* _Written task a_:
Write out the records exactly, starting at the line that contains "How far from the camera can" and ending at the last line of the records.

-- START OF Extract to read --

AFD - I dont think you'll find any one boat that can troll, bass fish, and water sports very good. A fiberglass runabout is probably your best bet if you want it all. High sides for bigger water and water sports, add a kicker motor and downriggers for trolling, then add a ele. trolling motor on the bow and convert the bow and back decks for regular casting for bass. I would stay in the relm of 20'. Now you have to pull it. A 1/2 ton pickup is now a requirement. Just because Toyota says a Tacoma can pull 5500 LBS doesnt mean you should.
To your questions:
A. My 21' Cobra can handle big water fairly well. My older 20' boat was not nearly as good. 1.5 feet really makes a difference.
B. You could attach downriggers but since the gunwales (sides) are so low you would have to kneel on the deck or just sit in the seats and lean to one side to watch for strikes. Plus most bass boat transoms are not square across the back so attaching a kicker would be tough and trolling with the big motor may be a little too fast.

-- END OF Extract to read --
-- START OF Exercise input --

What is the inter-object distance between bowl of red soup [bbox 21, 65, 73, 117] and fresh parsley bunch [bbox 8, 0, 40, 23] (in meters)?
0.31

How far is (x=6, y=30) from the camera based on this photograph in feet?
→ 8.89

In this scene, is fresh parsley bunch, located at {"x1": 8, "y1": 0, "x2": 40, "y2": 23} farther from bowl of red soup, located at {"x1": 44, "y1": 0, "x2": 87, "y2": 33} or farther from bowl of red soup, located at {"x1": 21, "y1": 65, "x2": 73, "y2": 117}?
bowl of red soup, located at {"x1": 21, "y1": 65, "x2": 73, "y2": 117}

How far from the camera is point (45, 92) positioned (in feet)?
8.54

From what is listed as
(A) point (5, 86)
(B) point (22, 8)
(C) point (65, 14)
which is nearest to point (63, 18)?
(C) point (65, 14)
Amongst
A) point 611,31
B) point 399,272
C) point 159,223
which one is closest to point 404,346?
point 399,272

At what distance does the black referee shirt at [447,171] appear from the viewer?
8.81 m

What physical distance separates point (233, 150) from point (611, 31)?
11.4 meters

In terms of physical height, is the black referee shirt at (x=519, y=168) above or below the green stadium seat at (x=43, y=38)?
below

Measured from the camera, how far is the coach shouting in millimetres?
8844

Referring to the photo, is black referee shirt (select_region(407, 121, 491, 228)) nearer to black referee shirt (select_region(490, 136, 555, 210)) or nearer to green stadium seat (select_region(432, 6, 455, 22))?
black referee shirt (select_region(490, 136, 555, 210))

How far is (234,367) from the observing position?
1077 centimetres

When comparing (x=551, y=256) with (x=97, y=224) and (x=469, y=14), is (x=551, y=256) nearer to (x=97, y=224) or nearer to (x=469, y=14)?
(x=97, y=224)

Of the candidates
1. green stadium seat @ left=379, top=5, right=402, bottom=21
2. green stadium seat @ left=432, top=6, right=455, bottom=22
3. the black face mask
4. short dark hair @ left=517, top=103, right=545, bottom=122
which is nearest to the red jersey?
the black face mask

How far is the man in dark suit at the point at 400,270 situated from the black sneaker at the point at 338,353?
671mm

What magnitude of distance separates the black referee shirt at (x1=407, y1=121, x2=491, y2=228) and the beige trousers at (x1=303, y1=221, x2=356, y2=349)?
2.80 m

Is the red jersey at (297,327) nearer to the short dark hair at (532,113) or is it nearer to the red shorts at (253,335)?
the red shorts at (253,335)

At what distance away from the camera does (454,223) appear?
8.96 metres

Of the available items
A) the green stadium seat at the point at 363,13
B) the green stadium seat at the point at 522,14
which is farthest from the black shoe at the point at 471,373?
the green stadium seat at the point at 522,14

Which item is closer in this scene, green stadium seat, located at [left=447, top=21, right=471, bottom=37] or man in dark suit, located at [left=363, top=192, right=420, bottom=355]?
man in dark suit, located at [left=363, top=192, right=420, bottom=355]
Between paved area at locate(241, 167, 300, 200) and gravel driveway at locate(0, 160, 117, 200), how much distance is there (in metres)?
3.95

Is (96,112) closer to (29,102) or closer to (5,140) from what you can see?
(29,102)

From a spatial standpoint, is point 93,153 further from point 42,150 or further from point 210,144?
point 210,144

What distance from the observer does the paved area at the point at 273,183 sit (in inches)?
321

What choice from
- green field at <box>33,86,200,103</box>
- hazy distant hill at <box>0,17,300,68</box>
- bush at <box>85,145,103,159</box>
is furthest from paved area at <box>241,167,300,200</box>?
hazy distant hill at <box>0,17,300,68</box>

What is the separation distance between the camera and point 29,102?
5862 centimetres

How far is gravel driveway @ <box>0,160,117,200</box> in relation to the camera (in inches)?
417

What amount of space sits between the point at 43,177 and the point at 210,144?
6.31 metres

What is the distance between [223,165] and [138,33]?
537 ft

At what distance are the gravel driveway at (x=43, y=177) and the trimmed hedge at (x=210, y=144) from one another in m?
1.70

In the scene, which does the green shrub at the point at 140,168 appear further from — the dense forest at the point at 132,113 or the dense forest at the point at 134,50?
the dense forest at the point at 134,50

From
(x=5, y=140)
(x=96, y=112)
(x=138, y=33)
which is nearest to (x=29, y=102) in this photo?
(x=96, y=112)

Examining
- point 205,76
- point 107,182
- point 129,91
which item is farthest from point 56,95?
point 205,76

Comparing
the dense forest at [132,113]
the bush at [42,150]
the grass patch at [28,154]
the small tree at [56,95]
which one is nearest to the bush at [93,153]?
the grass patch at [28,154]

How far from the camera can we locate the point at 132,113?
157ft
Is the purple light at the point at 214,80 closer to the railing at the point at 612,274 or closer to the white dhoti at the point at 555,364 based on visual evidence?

-- END OF Exercise input --

* _Written task b_:
Reproduce the passage of the boating advice above starting at "AFD - I dont" and ending at "makes a difference.", renaming "downriggers" to "outriggers" wherever it occurs.

* _Task response a_:
How far from the camera can we locate the point at 132,113?
157ft
Is the purple light at the point at 214,80 closer to the railing at the point at 612,274 or closer to the white dhoti at the point at 555,364 based on visual evidence?

* _Task response b_:
AFD - I dont think you'll find any one boat that can troll, bass fish, and water sports very good. A fiberglass runabout is probably your best bet if you want it all. High sides for bigger water and water sports, add a kicker motor and outriggers for trolling, then add a ele. trolling motor on the bow and convert the bow and back decks for regular casting for bass. I would stay in the relm of 20'. Now you have to pull it. A 1/2 ton pickup is now a requirement. Just because Toyota says a Tacoma can pull 5500 LBS doesnt mean you should.
To your questions:
A. My 21' Cobra can handle big water fairly well. My older 20' boat was not nearly as good. 1.5 feet really makes a difference.